All of them exist because our world has been totally broken by sin. So easy to say. To pronounce the fact borders on glibness. Yet, the fact remains and is addressed honestly and head-on at Resurrection Lutheran Church as evidenced by the following excerpts of prayers offered up during its Holy Week services.
We gather this night with those complicit in the death of Jesus. A death of imperial violence which countless others have faced throughout time and place, at the hands of power, and in the name of superiority. We gather to confess our sin and our part.
You, who knows what it is to be despised, who is no stranger to suffering and infirmity, who understands the pain of abandonment, who knows the bruises worn for the sake of justice, whose friends hide their faces and turn away; be with us through this night with all who yearn for life dignity, through their tears of humiliation and death.

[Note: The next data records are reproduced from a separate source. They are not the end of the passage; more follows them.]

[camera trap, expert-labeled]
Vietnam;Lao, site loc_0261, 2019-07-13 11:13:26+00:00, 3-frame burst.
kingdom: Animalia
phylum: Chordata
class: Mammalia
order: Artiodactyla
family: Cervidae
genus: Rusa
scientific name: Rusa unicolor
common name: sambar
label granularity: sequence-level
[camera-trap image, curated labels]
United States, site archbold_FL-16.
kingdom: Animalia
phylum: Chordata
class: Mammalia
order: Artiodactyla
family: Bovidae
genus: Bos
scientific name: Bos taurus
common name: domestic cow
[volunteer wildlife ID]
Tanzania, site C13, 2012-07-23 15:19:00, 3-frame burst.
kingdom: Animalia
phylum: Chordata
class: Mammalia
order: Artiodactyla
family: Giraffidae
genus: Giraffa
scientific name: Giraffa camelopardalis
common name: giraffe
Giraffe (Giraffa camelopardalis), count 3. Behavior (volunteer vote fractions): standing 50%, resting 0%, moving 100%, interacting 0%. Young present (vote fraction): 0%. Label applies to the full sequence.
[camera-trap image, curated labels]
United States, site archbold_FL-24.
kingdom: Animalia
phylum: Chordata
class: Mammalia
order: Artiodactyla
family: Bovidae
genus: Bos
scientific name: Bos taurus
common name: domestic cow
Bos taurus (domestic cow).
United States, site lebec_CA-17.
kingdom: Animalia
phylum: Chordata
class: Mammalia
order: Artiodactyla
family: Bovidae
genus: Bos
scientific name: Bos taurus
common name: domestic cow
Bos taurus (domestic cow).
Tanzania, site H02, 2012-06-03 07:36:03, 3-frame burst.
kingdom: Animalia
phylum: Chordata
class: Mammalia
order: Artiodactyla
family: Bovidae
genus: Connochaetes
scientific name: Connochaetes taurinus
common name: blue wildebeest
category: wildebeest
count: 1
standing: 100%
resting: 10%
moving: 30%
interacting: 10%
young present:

Teaching His apostles how to pray, Jesus addresses the sinful nature of our world. Below is an adaptation of the Lord’s model prayer from the First Nations translation of scripture.
O Great Spirit, our Father from above,
we honor your name as sacred and holy.
Bring your good road to us,
where the beauty of your ways in the spirit-world above
is reflected in the earth below.
Provide for us day by day. . .
All the things we need for each day.
Release us from the things we have done wrong,
in the same way we release others for the things done wrong to us.
Guide us away from the things that tempt us to stray from your good road,
and set us free from the evil one and his worthless ways.
Aho! May it be so!
If I didn’t live in this insanely broken world, I wouldn’t have a list of 80 organizations asking for my money. But here I am. And because they are honest and insightful, I’m encouraged by the prayers above. I sincerely hope that you are, too.